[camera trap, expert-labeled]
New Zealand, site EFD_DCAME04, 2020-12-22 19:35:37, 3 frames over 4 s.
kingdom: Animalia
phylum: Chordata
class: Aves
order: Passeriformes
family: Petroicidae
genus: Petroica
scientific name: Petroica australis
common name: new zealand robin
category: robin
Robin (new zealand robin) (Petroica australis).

▶ [Problem to solve]
Output the entries exactly. Leave nothing out.

▶ [Answer]
[camera trap, expert-labeled]
New Zealand, site EFD_DCAME04, 2020-12-22 19:35:37, 3 frames over 4 s.
kingdom: Animalia
phylum: Chordata
class: Aves
order: Passeriformes
family: Petroicidae
genus: Petroica
scientific name: Petroica australis
common name: new zealand robin
category: robin
Robin (new zealand robin) (Petroica australis).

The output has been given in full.